I'm trying to evaluate the following integral:
$$\int \frac{\sqrt{1+x}}{x}$$
It seems like that I need to use u substitution and partial fraction decomposition? Any tips/advice on how to solve this one? I can't figure it out.
I'm trying to evaluate the following integral:
$$\int \frac{\sqrt{1+x}}{x}$$
It seems like that I need to use u substitution and partial fraction decomposition? Any tips/advice on how to solve this one? I can't figure it out.

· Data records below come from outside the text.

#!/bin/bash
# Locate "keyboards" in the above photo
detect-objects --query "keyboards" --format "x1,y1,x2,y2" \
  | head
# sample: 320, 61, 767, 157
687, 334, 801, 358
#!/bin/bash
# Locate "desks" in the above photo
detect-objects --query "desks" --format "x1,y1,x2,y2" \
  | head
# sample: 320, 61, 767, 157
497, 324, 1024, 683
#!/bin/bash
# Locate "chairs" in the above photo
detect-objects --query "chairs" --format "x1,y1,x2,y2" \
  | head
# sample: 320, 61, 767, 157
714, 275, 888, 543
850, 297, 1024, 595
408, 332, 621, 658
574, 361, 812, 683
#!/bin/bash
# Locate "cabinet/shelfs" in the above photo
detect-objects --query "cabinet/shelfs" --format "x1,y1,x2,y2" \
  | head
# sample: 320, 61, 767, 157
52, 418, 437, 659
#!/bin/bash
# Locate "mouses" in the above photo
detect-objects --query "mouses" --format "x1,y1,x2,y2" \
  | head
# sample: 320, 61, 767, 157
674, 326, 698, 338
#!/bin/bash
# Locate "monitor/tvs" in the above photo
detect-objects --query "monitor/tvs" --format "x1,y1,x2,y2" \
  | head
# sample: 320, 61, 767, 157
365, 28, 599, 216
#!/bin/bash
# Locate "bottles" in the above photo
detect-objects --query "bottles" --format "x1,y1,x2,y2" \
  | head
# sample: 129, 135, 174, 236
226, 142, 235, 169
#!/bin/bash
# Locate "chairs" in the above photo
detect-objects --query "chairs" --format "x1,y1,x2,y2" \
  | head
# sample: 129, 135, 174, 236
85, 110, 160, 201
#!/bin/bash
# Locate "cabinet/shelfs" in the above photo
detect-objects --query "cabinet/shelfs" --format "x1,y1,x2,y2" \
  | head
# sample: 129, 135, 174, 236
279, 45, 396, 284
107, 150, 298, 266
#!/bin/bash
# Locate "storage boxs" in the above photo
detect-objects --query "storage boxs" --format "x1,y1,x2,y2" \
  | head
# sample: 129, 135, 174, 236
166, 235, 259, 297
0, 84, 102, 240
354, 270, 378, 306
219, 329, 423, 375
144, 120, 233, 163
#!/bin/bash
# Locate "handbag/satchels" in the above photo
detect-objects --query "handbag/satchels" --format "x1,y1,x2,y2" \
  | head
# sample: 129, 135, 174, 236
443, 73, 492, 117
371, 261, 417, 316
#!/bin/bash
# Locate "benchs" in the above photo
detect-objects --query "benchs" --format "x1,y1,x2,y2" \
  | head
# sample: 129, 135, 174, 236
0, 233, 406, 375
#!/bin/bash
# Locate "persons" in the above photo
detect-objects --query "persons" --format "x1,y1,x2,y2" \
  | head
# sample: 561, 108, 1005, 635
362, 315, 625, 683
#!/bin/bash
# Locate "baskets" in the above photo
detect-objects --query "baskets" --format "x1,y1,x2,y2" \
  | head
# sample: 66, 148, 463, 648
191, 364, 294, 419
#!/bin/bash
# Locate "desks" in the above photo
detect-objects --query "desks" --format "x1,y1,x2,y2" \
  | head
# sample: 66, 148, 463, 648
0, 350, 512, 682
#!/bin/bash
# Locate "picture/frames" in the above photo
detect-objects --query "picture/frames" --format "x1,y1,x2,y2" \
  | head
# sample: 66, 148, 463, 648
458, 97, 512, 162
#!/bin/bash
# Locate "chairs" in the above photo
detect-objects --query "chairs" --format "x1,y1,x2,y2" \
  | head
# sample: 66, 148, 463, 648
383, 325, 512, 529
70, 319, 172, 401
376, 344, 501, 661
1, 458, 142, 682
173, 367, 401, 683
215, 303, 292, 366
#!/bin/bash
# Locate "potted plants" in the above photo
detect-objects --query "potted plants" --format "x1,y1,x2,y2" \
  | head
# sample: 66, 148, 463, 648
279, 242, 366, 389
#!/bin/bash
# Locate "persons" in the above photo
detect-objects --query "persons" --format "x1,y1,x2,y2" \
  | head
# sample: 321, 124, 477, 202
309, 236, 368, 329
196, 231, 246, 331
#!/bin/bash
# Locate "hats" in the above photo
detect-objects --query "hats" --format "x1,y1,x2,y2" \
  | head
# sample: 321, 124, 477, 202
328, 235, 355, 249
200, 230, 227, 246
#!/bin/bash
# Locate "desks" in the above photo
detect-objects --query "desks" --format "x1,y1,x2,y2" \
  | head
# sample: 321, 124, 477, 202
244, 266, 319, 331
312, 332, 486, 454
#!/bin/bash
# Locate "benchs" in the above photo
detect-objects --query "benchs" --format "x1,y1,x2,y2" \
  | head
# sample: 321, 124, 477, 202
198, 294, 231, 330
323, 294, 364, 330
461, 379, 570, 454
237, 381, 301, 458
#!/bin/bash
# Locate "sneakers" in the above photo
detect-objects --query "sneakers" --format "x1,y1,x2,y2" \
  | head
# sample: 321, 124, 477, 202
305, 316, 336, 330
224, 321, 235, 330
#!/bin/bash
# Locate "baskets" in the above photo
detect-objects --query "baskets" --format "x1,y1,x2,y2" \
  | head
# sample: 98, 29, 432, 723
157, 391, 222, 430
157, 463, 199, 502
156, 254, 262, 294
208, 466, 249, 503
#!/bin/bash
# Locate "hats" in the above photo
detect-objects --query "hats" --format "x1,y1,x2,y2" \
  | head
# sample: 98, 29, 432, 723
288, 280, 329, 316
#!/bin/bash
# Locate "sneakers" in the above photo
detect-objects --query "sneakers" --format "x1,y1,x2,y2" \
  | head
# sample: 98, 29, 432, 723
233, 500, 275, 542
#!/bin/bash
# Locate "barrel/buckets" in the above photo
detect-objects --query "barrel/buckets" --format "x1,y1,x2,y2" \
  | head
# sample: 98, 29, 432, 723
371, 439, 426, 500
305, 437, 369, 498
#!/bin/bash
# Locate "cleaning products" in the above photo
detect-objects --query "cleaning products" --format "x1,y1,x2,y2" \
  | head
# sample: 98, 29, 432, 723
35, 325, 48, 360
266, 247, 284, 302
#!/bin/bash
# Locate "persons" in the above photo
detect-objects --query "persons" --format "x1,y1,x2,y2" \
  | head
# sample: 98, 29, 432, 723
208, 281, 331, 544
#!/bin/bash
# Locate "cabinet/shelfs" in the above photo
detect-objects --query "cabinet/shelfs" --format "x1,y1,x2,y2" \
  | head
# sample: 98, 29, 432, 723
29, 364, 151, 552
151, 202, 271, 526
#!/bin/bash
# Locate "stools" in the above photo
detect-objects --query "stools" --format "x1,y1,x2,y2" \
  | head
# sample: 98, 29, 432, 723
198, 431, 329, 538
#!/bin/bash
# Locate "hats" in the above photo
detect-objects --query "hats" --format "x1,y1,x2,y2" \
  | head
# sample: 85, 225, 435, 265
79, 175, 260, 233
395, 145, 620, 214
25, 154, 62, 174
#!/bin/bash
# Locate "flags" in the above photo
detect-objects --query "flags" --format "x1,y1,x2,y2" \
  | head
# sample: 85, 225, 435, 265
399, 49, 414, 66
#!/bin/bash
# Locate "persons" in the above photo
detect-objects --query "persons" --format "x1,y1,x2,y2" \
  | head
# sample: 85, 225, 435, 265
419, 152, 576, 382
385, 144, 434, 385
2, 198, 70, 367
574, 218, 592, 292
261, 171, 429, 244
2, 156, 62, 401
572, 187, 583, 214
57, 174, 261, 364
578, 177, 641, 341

Let $\sqrt{1+x} = u \implies 1+x = u^2 \implies dx = 2u du$. We then get $$I = \int \dfrac{\sqrt{1+x}}x dx = \int \dfrac{u}{u^2-1} 2u du = 2 \int \dfrac{u^2}{u^2-1} du = 2 \int \left(1 + \dfrac1{u^2-1}\right) du$$ Hence, $$I = 2u + \int \dfrac{du}{u-1} - \int \dfrac{du}{u+1} + c = 2 u + \ln \left(\left \vert \dfrac{u-1}{u+1} \right \vert\right) + \text{constant}$$
Hint: Let $1+x=u^2$.${}{}{}{}{}{}{}$
You should end up needing $\displaystyle \int\frac{2u^2}{u^2-1}\,du$. Divide, getting $2+\frac{2}{u^2-1}$.